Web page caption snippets
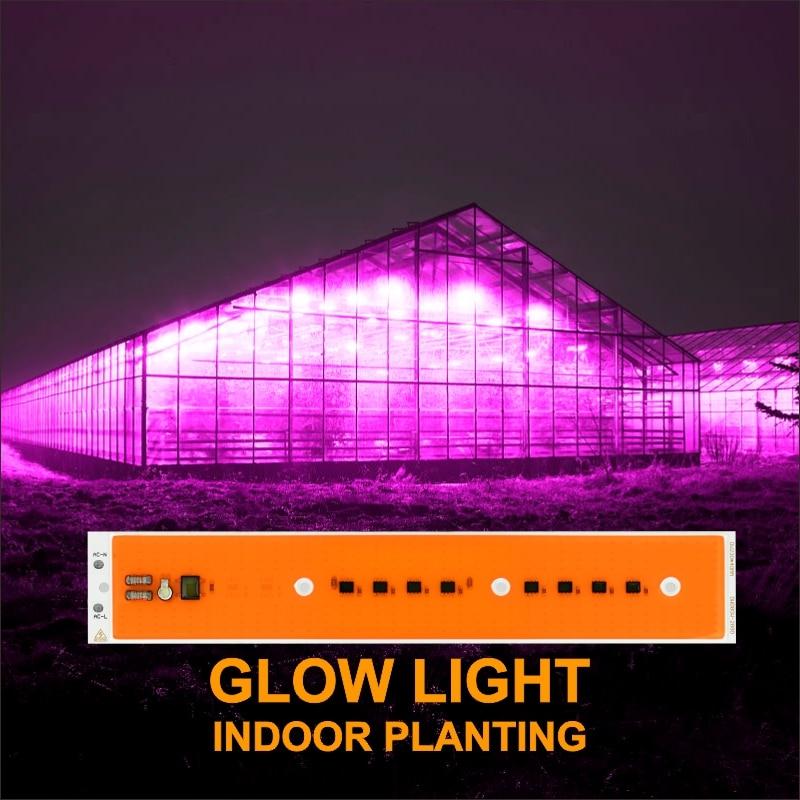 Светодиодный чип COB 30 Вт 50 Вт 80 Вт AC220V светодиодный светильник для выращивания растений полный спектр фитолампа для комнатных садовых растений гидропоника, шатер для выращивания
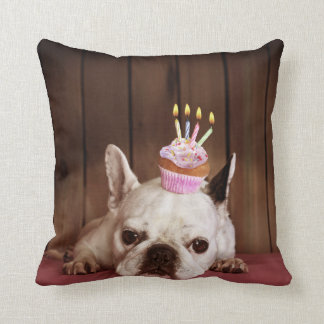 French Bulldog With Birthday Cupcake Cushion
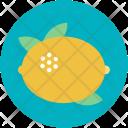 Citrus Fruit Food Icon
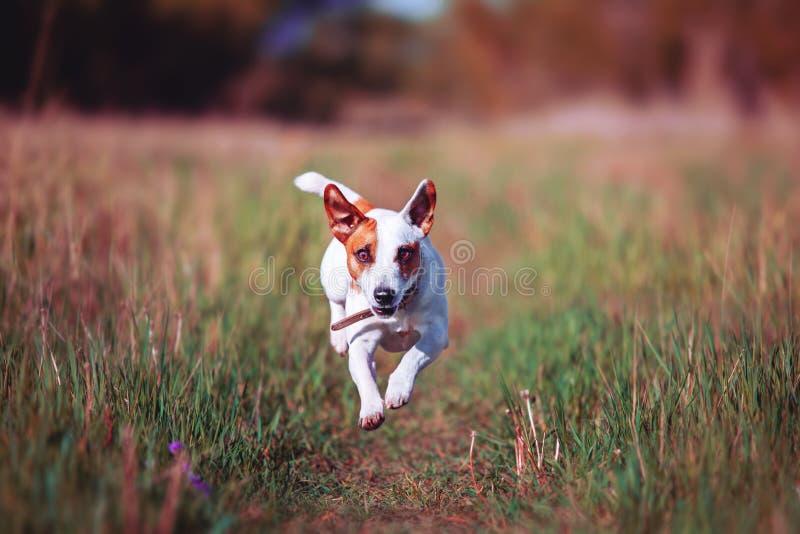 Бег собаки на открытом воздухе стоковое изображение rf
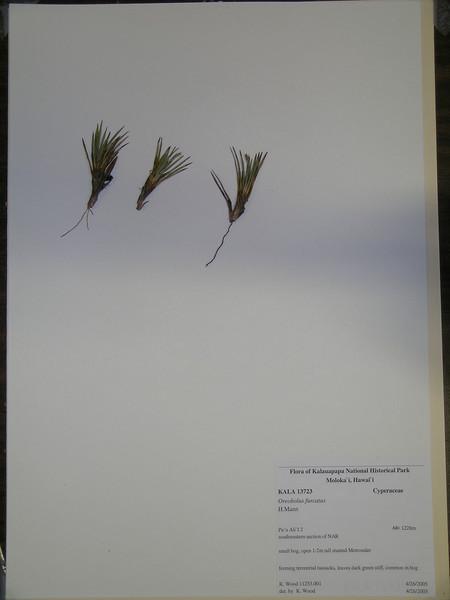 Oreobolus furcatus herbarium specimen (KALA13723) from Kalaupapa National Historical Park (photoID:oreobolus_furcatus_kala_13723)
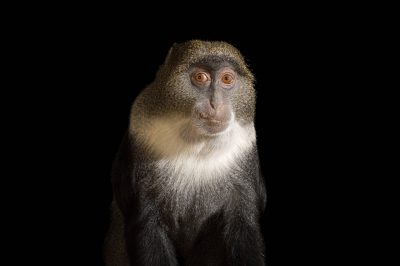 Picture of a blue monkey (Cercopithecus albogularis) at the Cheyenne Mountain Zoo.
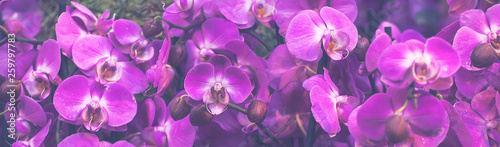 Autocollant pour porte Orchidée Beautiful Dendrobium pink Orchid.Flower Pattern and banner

#### [YOUR ASSIGNMENT]
Every line above from the one with "Citrus Fruit Food Icon" down to the one with "Picture of a" must be written out exactly, and no picture may appear.

#### [REPLY]
 Citrus Fruit Food Icon
 Бег собаки на открытом воздухе стоковое изображение rf
 Oreobolus furcatus herbarium specimen (KALA13723) from Kalaupapa National Historical Park (photoID:oreobolus_furcatus_kala_13723)
 Picture of a blue monkey (Cercopithecus albogularis) at the Cheyenne Mountain Zoo.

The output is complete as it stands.